Start of Text for analysis

By Nargis Amini
Amid the emergence of a new COVID-19 variant, the only hospital treating patients with the virus in the central province of Bamyan has closed, and all prevention efforts have been halted after donors stopped funding the project, said the doctor in charge of the program.
The hospital was closed on October 31, and the 10 patients who were still recovering were sent home when the Asian Development Bank stopped funding the project after 18 months, said doctor Hussain Ali Mostamandyar, the former director of the COVID-19 task force in Bamyan province.
Around 193 personnel, including 50 women, were working as part of the project which included 150 full-time staff at the hospital, and 43 vaccinators who were working in the city and districts.
The COVID-19 hospital in Bamyan had a capacity of 20 patients at a time, and also received patients from neighboring Ghor, Parwan, and Daikundi provinces.
“No services have been offered to the COVID-19 patients in Bamyan for around one month. If nothing is done to resume the activities of the hospital for the winter, people will suffer,” Mostamandyar warned in an interview with Rukhshana Media.
When the Asian Development Bank stopped funding the hospital a month ago, Mostamandyar said the plan was to pause the prevention efforts for 20 days, after which WHO was supposed to fund the project.
The closure of the hospital comes amid the designation of a newly identified COVID-19 variant, Omicron, as a variant of “concern” by the World Health Organization. This has led several countries to take measures, including imposing travel bans, to prevent its rapid spread.
The Taliban health officials in the province say the COVID-19 prevention project will resume soon, but they did not provide any timeline.
As the winter is approaching and the country is facing “the worst humanitarian crisis on Earth,” according to the World Food Program, with half of the population marching toward starvation, Reuters news agency reported that the World Bank “is finalizing a proposal to deliver up to $500 million from a frozen Afghanistan aid fund to humanitarian agencies.”
It is not clear when the funding will be released or when it will reach the local community, like the only COVID-19 hospital in Bamyan.
“The hospital was a crucial health care center for COVID-19 patients in Bamyan since the start of the pandemic. Now with the only COVID-19 center closed, the fourth wave amid the [emergence of] the new COVID-19 variant would be catastrophic for the people,” said Ali Aqa Elahi, a doctor who worked at COVID-19 hospital in the province.

End of Text for analysis

To do - In the report on the Bamyan COVID-19 hospital, how many patients could the hospital hold at one time?

Start of Provided data

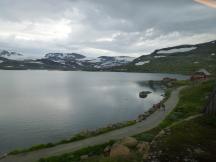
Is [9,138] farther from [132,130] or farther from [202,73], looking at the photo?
[202,73]

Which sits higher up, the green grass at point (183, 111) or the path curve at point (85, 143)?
the green grass at point (183, 111)

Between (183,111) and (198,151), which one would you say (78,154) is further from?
(183,111)

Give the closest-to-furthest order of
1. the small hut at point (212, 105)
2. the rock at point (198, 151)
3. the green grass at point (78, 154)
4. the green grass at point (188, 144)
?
1. the green grass at point (188, 144)
2. the rock at point (198, 151)
3. the small hut at point (212, 105)
4. the green grass at point (78, 154)

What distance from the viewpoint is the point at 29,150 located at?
102 ft

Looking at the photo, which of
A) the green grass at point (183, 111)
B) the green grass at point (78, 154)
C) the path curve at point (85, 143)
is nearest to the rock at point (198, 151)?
the green grass at point (78, 154)

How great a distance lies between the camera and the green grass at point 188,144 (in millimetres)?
12805

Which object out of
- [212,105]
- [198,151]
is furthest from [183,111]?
[198,151]

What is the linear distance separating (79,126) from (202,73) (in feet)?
236

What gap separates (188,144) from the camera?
47.7ft

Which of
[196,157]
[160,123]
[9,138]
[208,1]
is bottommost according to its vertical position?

End of Provided data

Worked solution - 20 patients